Coğrafi konumu ve bağlantılarının Türkiye’nin değerini artırmaya devam edeceğini altını çizen Şimşek, “En önemli ticaret ortaklarımız arasında Avrupa yer alıyor, yüzde 51 ihracat potansiyelimiz var. Orta Asya ve Kuzey Afrika da önemli bir ihracat ortağımız. Pandemi sonrası emtia fiyatları istikrara kavuştu. Piyasalar jeopolitik gerilimlere bir şekilde kulaklarını kapatmış durumda. Türkiye’nin politika öncelikleri; fiyat istikrarını devam ettirmek, mali pozisyonumuzu güçlendirmek, bütçe açığını daraltmak ve yapısal dönüşümüze devam etmek. Türkiye’de enflasyon yüksek ama düşecek, bunun için dezenflasyon programı geliştirdik. Bir yıllık bir geçiş dönemindeyiz. Uzun bir süreç önümüzdeki 3 yıl boyunca enflasyonu düşürmeye devam edeceğiz. Bu da yeni değerlerin ortaya çıkmasını sağlayacak. Türkiye’de faaliyet gösteren şirketler de büyümeye devam edecek” ifadelerini kullandı.

“Türkiye henüz küresel dezenflasyon rüzgarına kapılmadı”

Türkiye’nin ekonomi programının sağlam politikalar ve yapısal reformların birleşimi sayesinde çalıştığının altını çizen Şimşek, “Deprem nedeniyle geçen sene büyük açık verdik. İlave tedbirler alıyoruz. Tasarruf tedbirleri geliştirdik ve vergi reformu gerçekleştiriyoruz aynı zamanda kayıt dışı ekonomiyle mücadelemiz devam ediyor.

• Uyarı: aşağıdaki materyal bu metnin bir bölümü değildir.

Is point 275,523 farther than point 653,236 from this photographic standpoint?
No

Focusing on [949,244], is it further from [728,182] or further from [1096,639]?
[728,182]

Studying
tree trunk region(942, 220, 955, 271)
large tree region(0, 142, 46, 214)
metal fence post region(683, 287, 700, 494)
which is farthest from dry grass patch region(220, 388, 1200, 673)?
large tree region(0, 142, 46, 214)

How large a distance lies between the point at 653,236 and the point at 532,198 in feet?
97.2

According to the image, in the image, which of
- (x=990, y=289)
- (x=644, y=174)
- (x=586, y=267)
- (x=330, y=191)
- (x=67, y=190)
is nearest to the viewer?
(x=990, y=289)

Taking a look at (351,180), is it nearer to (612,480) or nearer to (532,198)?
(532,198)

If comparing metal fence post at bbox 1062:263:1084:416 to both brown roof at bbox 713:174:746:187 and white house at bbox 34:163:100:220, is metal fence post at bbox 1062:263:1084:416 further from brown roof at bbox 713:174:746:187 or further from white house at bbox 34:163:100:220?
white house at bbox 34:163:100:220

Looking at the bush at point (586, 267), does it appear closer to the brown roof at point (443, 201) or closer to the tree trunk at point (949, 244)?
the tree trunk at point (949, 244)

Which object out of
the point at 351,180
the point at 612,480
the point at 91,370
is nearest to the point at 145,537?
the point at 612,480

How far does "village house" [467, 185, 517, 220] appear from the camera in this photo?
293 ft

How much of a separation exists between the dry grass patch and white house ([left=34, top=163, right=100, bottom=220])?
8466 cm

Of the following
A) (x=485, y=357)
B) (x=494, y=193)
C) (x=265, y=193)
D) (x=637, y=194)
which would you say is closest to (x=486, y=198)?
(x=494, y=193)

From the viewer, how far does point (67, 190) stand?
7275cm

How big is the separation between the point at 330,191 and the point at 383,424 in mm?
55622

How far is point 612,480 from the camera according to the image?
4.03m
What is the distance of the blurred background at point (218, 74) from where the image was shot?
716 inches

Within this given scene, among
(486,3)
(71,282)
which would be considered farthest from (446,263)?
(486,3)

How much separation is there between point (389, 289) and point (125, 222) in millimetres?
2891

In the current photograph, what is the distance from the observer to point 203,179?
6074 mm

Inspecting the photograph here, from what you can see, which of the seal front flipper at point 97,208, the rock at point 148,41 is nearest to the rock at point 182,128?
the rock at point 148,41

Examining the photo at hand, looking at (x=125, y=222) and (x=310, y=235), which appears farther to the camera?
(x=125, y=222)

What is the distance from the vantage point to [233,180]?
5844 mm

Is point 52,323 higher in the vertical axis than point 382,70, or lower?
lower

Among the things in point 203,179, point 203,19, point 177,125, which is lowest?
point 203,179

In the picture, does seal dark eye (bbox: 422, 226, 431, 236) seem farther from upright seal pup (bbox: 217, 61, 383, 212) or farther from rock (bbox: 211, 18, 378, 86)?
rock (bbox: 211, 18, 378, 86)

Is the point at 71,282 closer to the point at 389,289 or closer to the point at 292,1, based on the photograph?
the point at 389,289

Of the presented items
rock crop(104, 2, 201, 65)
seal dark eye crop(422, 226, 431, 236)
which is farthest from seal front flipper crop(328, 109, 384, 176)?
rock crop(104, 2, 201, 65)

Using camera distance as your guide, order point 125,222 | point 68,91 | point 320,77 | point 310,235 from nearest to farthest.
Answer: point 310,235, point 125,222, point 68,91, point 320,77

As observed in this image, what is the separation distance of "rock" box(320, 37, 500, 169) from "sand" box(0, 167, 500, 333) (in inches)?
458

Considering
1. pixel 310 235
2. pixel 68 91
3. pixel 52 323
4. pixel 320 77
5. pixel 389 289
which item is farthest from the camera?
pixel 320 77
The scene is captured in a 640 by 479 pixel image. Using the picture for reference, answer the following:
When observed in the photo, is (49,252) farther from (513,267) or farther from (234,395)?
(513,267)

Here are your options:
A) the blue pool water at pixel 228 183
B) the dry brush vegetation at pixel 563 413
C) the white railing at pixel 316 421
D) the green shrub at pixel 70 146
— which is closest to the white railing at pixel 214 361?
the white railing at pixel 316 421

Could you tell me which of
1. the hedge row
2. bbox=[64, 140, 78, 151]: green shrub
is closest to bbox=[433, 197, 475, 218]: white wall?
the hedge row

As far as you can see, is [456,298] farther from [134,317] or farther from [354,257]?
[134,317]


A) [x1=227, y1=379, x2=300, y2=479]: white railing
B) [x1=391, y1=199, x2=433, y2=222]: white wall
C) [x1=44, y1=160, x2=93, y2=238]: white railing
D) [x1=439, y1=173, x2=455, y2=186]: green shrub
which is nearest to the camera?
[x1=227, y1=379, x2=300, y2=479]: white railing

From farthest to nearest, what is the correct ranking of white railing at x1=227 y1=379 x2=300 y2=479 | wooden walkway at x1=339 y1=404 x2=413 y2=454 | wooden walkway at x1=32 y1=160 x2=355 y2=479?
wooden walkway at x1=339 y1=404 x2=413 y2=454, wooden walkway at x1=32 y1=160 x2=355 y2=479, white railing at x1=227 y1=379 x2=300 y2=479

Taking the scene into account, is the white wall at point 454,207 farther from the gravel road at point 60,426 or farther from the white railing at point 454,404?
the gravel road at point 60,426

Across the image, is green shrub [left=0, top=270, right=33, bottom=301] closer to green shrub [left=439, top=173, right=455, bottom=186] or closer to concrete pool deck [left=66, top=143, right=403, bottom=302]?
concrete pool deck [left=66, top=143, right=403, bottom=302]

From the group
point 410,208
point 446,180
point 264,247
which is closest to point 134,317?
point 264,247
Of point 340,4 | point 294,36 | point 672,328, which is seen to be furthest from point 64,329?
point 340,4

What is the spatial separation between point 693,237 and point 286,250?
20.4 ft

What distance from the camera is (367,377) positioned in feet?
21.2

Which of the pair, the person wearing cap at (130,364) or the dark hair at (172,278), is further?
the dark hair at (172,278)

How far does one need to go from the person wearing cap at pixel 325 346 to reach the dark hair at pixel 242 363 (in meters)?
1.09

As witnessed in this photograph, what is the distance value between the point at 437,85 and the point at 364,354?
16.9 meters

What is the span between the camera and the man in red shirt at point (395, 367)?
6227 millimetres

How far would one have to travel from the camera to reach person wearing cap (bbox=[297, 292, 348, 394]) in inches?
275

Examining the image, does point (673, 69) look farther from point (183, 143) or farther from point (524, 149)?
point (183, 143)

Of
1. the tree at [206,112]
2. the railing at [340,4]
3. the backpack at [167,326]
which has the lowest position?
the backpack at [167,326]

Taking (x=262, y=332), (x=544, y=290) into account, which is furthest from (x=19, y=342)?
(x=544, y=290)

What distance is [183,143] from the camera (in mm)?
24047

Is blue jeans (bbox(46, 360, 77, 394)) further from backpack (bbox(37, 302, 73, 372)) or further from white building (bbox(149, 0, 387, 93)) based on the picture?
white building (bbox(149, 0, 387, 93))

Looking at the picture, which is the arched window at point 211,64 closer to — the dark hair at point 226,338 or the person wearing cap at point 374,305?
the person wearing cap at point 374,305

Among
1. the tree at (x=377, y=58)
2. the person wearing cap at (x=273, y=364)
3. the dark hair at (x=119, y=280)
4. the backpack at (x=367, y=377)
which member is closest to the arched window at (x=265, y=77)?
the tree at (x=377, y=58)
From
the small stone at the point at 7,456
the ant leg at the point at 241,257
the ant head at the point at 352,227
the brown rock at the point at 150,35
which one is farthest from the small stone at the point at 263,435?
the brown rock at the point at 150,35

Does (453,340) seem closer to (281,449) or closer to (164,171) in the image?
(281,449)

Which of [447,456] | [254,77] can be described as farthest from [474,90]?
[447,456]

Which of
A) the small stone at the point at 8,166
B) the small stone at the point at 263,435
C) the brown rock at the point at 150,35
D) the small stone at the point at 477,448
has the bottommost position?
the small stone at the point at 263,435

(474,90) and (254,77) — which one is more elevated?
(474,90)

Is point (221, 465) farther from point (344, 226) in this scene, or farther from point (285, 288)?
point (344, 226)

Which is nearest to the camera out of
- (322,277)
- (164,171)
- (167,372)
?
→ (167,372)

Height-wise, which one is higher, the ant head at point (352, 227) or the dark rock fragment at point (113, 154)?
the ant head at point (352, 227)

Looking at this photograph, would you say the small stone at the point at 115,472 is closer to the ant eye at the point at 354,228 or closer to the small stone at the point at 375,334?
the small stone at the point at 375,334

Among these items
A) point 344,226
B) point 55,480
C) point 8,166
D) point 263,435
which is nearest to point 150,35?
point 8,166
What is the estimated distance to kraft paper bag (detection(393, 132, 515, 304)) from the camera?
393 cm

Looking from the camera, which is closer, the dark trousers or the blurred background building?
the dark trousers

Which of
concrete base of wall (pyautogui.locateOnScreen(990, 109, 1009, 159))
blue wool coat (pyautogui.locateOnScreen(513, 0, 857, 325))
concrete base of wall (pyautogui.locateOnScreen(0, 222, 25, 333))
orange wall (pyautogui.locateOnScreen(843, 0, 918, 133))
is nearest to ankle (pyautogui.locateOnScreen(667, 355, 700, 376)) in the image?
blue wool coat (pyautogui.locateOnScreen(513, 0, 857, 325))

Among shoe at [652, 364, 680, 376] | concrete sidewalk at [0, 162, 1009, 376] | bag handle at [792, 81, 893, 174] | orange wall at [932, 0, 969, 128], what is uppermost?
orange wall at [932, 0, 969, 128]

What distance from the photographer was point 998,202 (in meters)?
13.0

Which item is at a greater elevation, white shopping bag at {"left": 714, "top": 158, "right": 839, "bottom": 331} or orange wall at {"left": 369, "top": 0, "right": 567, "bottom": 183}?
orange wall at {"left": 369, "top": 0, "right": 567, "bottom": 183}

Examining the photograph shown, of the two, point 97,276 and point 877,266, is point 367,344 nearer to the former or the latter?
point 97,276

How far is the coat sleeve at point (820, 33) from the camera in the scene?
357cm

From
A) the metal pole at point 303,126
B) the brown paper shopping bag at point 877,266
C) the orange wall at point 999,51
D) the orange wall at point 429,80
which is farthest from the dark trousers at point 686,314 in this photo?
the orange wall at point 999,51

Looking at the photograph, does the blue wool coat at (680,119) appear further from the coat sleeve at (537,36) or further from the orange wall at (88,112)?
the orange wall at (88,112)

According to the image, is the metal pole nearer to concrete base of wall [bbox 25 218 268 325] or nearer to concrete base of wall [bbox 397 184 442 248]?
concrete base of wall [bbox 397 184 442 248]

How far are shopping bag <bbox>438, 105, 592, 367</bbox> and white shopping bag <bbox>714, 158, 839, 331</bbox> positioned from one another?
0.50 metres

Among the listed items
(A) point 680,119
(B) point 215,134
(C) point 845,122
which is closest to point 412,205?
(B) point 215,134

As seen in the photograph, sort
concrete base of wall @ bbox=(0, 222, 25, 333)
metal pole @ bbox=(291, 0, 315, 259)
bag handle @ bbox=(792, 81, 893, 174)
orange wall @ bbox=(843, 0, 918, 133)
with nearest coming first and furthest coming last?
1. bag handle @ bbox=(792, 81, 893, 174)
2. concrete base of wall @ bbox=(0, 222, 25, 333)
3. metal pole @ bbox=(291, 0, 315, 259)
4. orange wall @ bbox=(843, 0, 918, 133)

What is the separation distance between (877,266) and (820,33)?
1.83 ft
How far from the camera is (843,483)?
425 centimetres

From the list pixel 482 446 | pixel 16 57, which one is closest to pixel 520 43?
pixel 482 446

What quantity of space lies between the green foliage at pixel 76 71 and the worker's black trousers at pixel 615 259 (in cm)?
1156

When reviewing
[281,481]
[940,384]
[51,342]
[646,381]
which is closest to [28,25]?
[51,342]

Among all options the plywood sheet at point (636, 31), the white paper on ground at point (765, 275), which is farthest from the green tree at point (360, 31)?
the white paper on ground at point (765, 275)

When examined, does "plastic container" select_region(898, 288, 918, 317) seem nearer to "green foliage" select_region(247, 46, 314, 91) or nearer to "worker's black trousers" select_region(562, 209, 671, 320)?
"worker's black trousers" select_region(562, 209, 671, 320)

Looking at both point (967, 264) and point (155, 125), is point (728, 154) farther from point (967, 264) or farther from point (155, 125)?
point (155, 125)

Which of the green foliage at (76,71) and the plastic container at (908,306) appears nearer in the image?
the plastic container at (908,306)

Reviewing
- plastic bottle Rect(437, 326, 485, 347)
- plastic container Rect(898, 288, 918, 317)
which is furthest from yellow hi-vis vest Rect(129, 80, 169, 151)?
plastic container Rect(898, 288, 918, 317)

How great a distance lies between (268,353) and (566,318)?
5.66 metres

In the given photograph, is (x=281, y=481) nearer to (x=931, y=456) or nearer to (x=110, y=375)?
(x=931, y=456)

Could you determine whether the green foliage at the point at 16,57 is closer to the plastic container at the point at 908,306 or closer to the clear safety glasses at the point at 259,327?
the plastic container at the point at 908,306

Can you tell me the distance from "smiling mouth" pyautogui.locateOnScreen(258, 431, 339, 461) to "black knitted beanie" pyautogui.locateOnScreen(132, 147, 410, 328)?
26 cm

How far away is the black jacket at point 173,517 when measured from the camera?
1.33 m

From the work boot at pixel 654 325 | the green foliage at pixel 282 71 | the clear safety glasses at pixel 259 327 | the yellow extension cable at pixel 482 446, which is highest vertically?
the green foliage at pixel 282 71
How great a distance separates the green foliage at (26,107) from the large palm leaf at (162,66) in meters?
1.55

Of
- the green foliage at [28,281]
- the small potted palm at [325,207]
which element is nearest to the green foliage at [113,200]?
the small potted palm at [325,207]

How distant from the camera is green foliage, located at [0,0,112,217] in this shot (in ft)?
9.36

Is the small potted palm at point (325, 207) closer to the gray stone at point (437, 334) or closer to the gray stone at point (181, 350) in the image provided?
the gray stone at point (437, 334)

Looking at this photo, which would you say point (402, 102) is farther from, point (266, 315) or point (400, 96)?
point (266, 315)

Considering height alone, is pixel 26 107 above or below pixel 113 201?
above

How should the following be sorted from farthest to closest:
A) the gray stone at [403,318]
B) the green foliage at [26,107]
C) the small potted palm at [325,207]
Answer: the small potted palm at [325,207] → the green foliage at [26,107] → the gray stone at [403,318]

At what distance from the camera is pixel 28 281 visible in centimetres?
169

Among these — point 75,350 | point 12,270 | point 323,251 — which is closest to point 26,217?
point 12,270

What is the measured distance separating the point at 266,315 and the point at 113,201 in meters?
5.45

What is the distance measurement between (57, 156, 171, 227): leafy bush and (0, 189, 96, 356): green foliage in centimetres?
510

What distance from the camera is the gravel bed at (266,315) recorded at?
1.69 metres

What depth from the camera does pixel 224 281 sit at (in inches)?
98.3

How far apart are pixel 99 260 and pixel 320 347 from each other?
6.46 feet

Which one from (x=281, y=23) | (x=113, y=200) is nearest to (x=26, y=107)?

Bütçe açığının GSYH oranını yüzde 3’ün altına düşüreceğiz. Türkiye henüz küresel dezenflasyon rüzgarına kapılmadı. Parasal politikalarımız istikrarlı bir şekilde uygulanmaya devam ediyor. Cari açıktaki düşüş rezerv birikiminin temeli olacak. Portföy tercihleri TL’nin lehine olacak. Yapısal problemlerimizi çözüyoruz. Reel kur oranları bizim lehimize dönecek bu da dezenflasyonu daha da güçlendirecek. Bunların merkezinde büyümeyi sürdürülebilir hale getirmeye çalışıyoruz. Türkiye’nin CDS puanı 439 baz puan düştü. Kur değişkenliği nominal ölçüde devam ediyor. Değişkenlik azaldı. Büyüme kompozisyyonu ilerlemeye devam ediyor net ihracat buna büyük katkı sağlıyor, cari açık Mart ayında 57 milyar dolardan 30 milyar dolara düştü. Anlamlı bir şekilde düşmeye devam edecek ve GSYH’ye oranı yüzde 2,5’te kalacak” diye konuştu.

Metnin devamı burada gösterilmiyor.